To figure out how lithium was affecting the brain, the researchers mapped it response pathway using human induced pluripotent stem cells (hiPS) - regular cells taken from bipolar patients that either did or didn't respond to lithium, and were then reprogrammed to behave like stem cells.
They found that a protein called CRMP2 was inactive in the bipolar patients' cells - a protein that's associated with nerve cell communication.
But when lithium was added to hiPS cells generated from lithium-responsive patients, it rectified, and CRMP2 activity was returned to normal.
This suggests that the mechanism behind bipolar disorder isn't necessarily always genetic, as many researchers had previously assumed, but instead is an issue with how the CRMP2 protein is regulated in the cell.
That's good news, because it indicates that it could be possible to fix the problem with the right medication.
"We realised that studying the lithium response could be used as a 'molecular can-opener' to unravel the molecular pathway of this complex disorder, that turns out not to be caused by a defect in a gene, but rather by the post-translational regulation (phosphorylation) of the product of a gene - in this case, CRMP2, an intracellular protein that regulates neural networks," says Snyder.
"This 'molecular can-opener' approach - using a drug known to have a useful action without exactly knowing why - allowed us to examine and understand an underlying pathogenesis of bipolar disorder."

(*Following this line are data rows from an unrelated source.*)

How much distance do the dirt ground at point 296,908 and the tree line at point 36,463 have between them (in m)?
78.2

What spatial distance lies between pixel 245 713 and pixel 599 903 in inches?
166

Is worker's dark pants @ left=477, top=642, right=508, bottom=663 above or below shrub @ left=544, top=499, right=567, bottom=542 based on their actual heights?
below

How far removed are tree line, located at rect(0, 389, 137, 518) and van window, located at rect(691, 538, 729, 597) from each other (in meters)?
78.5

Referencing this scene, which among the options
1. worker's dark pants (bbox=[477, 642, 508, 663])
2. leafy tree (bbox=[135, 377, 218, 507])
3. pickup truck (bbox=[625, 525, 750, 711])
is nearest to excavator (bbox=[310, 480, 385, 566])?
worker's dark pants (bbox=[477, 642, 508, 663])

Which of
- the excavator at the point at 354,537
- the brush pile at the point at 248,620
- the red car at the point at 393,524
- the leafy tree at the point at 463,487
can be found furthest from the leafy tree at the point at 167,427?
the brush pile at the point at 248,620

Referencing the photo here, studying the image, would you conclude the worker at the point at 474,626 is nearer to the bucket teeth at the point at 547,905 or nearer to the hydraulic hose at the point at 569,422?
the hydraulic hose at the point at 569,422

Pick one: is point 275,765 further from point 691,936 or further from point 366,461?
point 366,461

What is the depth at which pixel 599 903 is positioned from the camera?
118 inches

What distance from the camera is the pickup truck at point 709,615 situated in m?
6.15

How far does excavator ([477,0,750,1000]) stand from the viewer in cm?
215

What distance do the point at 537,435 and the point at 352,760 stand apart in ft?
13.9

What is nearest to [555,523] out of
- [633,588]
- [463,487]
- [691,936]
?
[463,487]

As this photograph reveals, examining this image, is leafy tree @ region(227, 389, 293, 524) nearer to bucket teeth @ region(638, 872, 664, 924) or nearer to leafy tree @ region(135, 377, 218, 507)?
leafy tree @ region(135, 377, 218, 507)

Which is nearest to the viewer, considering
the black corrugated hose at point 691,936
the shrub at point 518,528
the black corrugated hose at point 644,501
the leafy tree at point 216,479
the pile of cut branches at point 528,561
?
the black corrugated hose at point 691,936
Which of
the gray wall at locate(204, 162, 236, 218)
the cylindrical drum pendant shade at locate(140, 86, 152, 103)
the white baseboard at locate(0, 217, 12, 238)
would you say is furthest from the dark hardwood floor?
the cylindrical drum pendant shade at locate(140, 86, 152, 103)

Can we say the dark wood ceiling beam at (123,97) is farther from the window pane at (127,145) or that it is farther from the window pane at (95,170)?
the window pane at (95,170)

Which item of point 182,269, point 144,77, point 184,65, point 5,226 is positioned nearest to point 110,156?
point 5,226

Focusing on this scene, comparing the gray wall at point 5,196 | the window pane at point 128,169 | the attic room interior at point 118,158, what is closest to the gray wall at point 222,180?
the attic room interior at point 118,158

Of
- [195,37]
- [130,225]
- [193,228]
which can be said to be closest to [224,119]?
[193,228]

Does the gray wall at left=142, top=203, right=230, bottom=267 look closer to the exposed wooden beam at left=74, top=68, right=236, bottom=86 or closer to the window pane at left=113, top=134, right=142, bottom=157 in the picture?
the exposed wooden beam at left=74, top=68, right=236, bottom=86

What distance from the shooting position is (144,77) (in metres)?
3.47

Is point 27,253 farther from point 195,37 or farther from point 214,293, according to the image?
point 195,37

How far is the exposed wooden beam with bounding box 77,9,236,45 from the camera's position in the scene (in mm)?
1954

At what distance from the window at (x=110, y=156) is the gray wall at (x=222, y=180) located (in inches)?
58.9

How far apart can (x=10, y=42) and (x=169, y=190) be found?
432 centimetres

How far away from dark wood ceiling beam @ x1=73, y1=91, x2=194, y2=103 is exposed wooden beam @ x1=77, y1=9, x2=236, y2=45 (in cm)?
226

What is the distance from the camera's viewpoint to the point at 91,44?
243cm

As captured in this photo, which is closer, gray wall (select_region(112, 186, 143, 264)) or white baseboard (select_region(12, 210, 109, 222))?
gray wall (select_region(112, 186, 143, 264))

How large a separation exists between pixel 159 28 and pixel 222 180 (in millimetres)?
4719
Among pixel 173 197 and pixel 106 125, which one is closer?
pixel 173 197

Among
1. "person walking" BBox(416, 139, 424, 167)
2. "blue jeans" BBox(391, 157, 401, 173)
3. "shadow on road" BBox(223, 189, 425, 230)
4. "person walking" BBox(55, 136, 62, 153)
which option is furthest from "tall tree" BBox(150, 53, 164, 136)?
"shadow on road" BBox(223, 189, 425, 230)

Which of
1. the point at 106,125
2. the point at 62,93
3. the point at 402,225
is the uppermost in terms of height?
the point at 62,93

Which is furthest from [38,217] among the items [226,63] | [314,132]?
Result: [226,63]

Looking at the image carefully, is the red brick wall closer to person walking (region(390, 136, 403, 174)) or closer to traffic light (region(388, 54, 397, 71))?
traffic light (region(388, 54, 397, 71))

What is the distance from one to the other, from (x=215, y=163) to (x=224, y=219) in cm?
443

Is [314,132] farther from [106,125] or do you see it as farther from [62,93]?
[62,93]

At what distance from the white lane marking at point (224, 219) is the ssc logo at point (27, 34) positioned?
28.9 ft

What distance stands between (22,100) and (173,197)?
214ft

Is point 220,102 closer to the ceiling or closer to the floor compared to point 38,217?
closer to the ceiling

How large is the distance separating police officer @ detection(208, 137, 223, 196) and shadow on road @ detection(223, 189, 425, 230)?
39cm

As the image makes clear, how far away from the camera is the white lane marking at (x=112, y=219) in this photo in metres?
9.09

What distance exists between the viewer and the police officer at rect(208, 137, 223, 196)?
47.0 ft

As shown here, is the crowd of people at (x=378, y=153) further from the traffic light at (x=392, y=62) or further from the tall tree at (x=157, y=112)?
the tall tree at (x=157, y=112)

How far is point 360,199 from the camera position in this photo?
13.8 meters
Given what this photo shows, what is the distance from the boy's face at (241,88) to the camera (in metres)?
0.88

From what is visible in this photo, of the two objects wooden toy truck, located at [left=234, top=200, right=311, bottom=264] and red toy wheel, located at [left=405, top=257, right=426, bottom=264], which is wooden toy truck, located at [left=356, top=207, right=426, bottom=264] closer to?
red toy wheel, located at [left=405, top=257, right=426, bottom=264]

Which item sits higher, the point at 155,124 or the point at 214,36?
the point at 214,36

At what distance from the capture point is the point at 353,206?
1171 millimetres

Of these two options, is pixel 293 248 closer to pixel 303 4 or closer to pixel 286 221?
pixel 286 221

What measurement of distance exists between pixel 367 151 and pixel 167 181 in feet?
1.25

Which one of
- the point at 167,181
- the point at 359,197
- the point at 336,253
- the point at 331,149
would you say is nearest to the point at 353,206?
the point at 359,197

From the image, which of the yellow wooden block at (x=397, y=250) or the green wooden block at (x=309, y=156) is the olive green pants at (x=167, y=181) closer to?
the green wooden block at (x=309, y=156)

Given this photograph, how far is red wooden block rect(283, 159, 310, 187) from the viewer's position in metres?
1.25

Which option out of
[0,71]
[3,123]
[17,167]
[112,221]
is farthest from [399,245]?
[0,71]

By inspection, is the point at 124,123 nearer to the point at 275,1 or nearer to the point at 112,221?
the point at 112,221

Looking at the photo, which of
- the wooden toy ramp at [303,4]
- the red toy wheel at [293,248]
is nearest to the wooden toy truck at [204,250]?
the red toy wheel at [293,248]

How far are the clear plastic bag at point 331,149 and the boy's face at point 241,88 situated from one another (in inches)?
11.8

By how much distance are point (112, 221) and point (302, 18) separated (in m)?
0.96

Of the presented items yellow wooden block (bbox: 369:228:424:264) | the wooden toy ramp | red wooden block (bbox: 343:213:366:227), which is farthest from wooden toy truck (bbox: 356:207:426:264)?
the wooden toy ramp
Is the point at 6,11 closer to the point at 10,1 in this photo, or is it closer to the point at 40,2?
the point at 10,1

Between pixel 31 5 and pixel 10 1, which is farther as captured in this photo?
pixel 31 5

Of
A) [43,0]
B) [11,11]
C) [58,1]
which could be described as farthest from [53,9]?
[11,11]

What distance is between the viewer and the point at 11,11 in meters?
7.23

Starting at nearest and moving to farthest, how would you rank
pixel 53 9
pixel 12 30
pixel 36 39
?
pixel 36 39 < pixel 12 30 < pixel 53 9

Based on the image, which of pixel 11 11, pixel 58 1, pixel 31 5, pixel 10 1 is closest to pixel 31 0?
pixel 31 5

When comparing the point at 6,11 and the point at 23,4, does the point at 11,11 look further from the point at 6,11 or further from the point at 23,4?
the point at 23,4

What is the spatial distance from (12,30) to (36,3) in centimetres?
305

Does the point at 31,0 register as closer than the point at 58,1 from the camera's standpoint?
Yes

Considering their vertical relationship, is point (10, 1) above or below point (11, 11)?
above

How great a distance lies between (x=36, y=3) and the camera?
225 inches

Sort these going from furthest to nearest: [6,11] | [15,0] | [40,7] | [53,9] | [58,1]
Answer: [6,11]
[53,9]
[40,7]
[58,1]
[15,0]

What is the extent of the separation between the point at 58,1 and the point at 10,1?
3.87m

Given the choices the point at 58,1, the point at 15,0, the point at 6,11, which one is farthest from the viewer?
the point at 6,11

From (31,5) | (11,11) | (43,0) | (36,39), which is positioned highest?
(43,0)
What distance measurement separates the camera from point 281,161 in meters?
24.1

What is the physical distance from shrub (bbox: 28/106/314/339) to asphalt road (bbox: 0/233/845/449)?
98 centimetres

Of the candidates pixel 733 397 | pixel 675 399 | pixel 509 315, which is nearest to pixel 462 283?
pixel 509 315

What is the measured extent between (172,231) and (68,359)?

The team verified their findings using brain specimens from deceased patients with bipolar disorder, showing that they also had neurons with less active than usual CRMP2. They also showed the same mechanism worked in animal models and in cultured live neurons. They also mapped the upstream and downstream effects of the target, creating a map of what they call the "lithium response pathway".
For now, this is only one study, and the molecular pathway needs to be verified by independent teams before we rewrite the textbooks. It's also probable that there are many underlying causes of the complex condition, so it's unlikely that this one mechanism will be the answer to every case of bipolar.
But any knowledge that can help us take better care of the millions of people around the world living with mental health issues is a big step in the right direction.
The next move for the team is to start screening existing drugs to see if they can find any molecules that target this same pathway, but with fewer side effects or more success than lithium.
Snyder explains in the video above that if they successfully identify a candidate drug that's already being used, they could get it into clinical trials within one to two years.
The research has been published in the Proceedings of the National Academy of Sciences.